An anonymous reader quotes a report from NBC News: For nearly a year and a half, a Massachusetts high school has been lit up around the clock because the district can’t turn off the roughly 7,000 lights in the sprawling building. The lighting system was installed at Minnechaug Regional High School when it was built over a decade ago and was intended to save money and energy. But ever since the software that runs it failed on Aug. 24, 2021, the lights in the Springfield suburbs school have been on continuously, costing taxpayers a small fortune.
“We are very much aware this is costing taxpayers a significant amount of money,” Aaron Osborne, the assistant superintendent of finance at the Hampden-Wilbraham Regional School District, told NBC News. “And we have been doing everything we can to get this problem solved.” Osborne said it’s difficult to say how much money it’s costing because during the pandemic and in its aftermath, energy costs have fluctuated wildly. “I would say the net impact is in the thousands of dollars per month on average, but not in the tens of thousands,” Osborne said. That, in part, is because the high school uses highly efficient fluorescent and LED bulbs, he said. And, when possible, teachers have manually removed bulbs from fixtures in classrooms while staffers have shut off breakers not connected to the main system to douse some of the exterior lights.
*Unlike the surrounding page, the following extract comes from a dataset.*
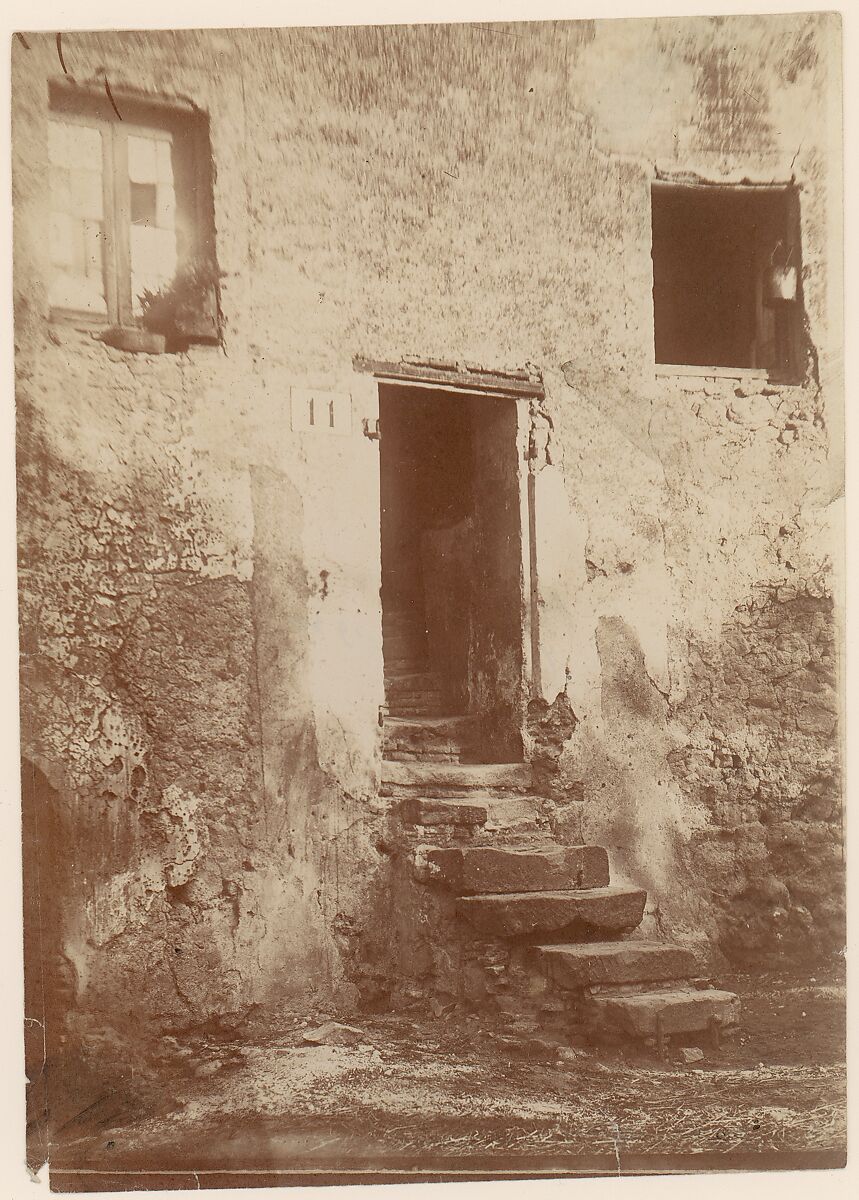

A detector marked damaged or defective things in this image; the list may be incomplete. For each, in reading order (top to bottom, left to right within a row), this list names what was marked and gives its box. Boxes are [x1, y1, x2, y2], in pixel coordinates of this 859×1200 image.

broken window frame [47, 84, 218, 338]
broken window frame [652, 177, 806, 381]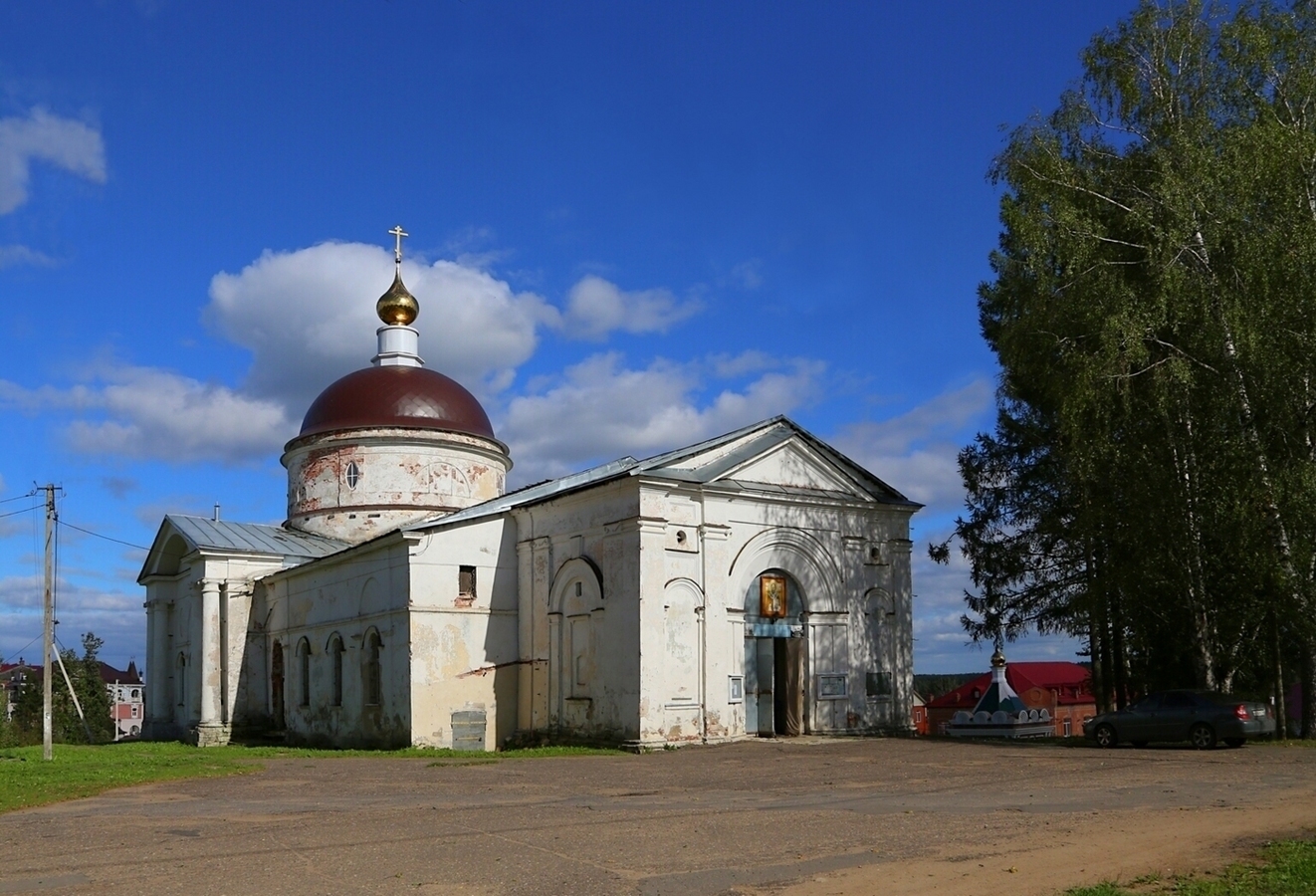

But there’s hope on the horizon that the lights at Minnechaug will soon be dimmed. Paul Mustone, president of the Reflex Lighting Group, said the parts they need to replace the system at the school have finally arrived from the factory in China and they expect to do the installation over the February break. “And yes, there will be a remote override switch so this won’t happen again,” said Mustone, whose company has been in business for more than 40 years.